Multiagent orchestration in AI copilot systems

From: aidotengineer

AI copilot systems for cloud architecture require grounded reasoning rather than mere automation to navigate increasing complexity in cloud systems, tools, constraints, and expectations [00:00:07]. These systems need to understand, debate, justify, and plan solutions [00:00:44]. Cloud architecture is not just technical but also cognitive, involving constant negotiation of trade-offs based on requirements, time, and available resources [00:00:56]. Capturing the scattered and implicit context architects rely on for decision-making is crucial for AI [00:01:21].

Challenges at the Intersection of AI and Architecture

Key challenges in solving architecture design problems with AI include:

Requirement Understanding [00:01:46]: Identifying the source, format, important pieces, and scope of requirements [00:01:48].
Architecture Identification [00:02:05]: Understanding the functionalities of various components within an architecture [00:02:08].
Architecture Recommendation [00:02:27]: Providing recommendations that match requirements or improve the architecture based on best practices [00:02:31].

More specific AI-related challenges arise from:

Mixing Semantic and Graph Context [00:02:54]: Requirements are typically textual, while architecture is graph data; effectively integrating these sources for higher-level reasoning is vital [00:02:59].
Complex Reasoning Scenarios [00:03:20]: Handling vague, broad, and complex questions that require breakdown and proper planning [00:03:23].
Evaluation and Feedback [00:03:42]: Providing feedback to large AI systems with many moving parts [00:03:45].

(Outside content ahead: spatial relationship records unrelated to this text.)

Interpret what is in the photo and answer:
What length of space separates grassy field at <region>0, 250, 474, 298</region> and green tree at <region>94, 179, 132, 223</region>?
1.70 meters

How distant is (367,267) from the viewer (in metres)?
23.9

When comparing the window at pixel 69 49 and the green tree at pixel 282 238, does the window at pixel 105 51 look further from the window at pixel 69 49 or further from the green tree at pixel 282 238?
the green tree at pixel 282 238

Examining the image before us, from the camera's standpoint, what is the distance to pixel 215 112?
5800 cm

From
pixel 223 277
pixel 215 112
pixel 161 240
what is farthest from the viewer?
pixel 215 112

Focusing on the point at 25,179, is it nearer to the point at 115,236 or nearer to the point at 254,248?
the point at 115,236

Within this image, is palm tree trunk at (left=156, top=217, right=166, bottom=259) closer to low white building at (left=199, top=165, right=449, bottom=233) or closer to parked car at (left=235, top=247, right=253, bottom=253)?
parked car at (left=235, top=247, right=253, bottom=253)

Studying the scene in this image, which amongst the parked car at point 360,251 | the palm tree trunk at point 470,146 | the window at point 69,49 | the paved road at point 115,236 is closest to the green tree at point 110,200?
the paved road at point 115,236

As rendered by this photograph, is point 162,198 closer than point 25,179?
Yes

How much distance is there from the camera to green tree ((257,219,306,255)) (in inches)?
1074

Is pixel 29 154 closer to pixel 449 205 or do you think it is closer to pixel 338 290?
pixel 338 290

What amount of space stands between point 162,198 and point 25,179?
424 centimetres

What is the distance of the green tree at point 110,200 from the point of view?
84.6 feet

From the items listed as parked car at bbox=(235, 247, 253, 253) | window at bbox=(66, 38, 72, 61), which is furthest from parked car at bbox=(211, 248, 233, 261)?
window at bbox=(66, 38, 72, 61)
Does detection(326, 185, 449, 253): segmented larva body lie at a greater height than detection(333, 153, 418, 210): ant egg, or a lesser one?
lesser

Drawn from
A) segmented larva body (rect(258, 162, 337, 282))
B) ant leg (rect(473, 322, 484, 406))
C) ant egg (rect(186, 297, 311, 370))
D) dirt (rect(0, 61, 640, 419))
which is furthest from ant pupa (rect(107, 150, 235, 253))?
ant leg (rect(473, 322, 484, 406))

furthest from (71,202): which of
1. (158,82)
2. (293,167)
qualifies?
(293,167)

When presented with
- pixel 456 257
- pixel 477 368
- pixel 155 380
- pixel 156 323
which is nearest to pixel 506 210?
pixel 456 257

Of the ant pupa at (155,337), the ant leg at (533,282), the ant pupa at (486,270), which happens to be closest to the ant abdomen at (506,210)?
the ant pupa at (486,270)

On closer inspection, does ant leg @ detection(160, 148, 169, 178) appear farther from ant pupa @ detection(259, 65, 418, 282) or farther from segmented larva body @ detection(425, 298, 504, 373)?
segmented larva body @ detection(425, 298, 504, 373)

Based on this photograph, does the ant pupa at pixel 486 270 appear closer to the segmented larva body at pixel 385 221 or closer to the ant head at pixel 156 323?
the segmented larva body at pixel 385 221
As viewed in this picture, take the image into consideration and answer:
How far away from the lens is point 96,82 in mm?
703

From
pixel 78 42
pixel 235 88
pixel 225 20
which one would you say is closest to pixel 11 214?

Grounding AI Agents in Specific Context

To enable AI agents to reason effectively, providing proper context about architecture is essential [00:04:12]. Approaches for grounding agents include:

Semantic Enrichment of Architecture Data [00:04:40]: Collecting relevant semantic information for each component to make it more searchable [00:04:43].
Graph-Enhanced Component Search [00:04:57]: Utilizing graph algorithms to retrieve the correct information from an architecture when searching for components [00:05:06].
Early-Score Enrichment of Requirement Documents [00:05:22]: Scoring documents based on important concepts to facilitate faster retrieval of relevant information [00:05:27].

Learnings from Grounding

Semantic grounding improves reasoning but has limitations in scalability and producing detailed responses [00:06:09].
Prompt design is critical for effective soft grounding, guiding the agent on what to focus on and retrieve [00:06:29].
Graph memory supports continuity, allowing agents to connect different nodes in a graph and add context for proper reasoning [00:06:47]. Initial designs using vector DBs for architecture retrieval showed limitations for graph data, leading to a shift towards graph-based searches and knowledge graphs [00:07:16]. Structuring requirements using templates helps with fast retrieval and structuring business needs but can lose context in larger searches [00:08:47].

Addressing Complex Reasoning Scenarios with Multiagent Orchestration

Architecture design involves conflicting goals, trade-offs, and debates [00:10:07]. AI agents need to collaborate, argue, and converge on justified recommendations [00:10:19].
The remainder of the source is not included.